Stored rows:
....

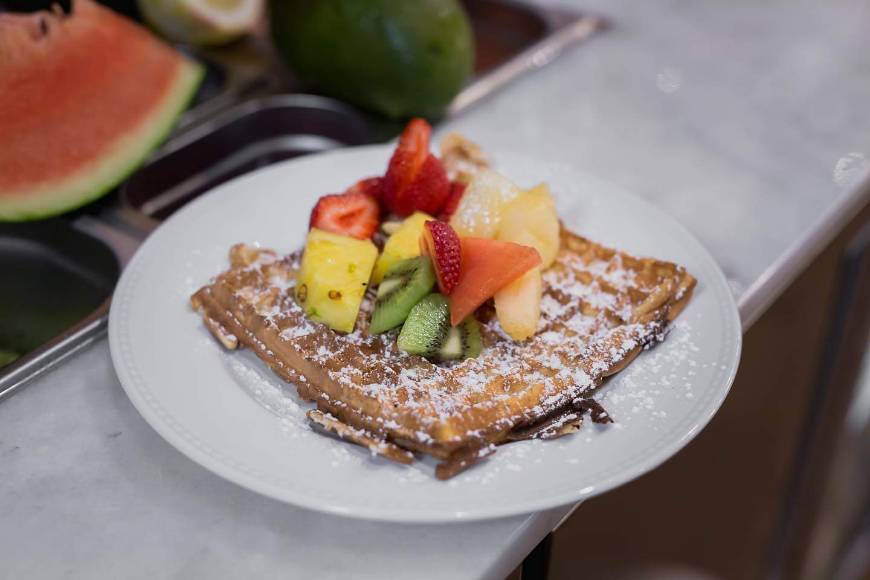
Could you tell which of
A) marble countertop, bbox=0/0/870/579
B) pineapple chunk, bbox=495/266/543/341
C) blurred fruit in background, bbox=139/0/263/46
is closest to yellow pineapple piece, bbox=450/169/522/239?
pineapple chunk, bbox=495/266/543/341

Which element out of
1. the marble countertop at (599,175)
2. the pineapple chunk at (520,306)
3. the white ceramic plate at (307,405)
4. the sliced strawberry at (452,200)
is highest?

....

Problem:
Turn the lines of the items above into a single numbered list, skipping any blank lines and leaving out the pictures.

Answer for the task:
1. Could you tell which of
2. A) marble countertop, bbox=0/0/870/579
3. B) pineapple chunk, bbox=495/266/543/341
4. C) blurred fruit in background, bbox=139/0/263/46
5. is closest to yellow pineapple piece, bbox=450/169/522/239?
6. pineapple chunk, bbox=495/266/543/341
7. Which element out of
8. 1. the marble countertop at (599,175)
9. 2. the pineapple chunk at (520,306)
10. 3. the white ceramic plate at (307,405)
11. 4. the sliced strawberry at (452,200)
12. is highest?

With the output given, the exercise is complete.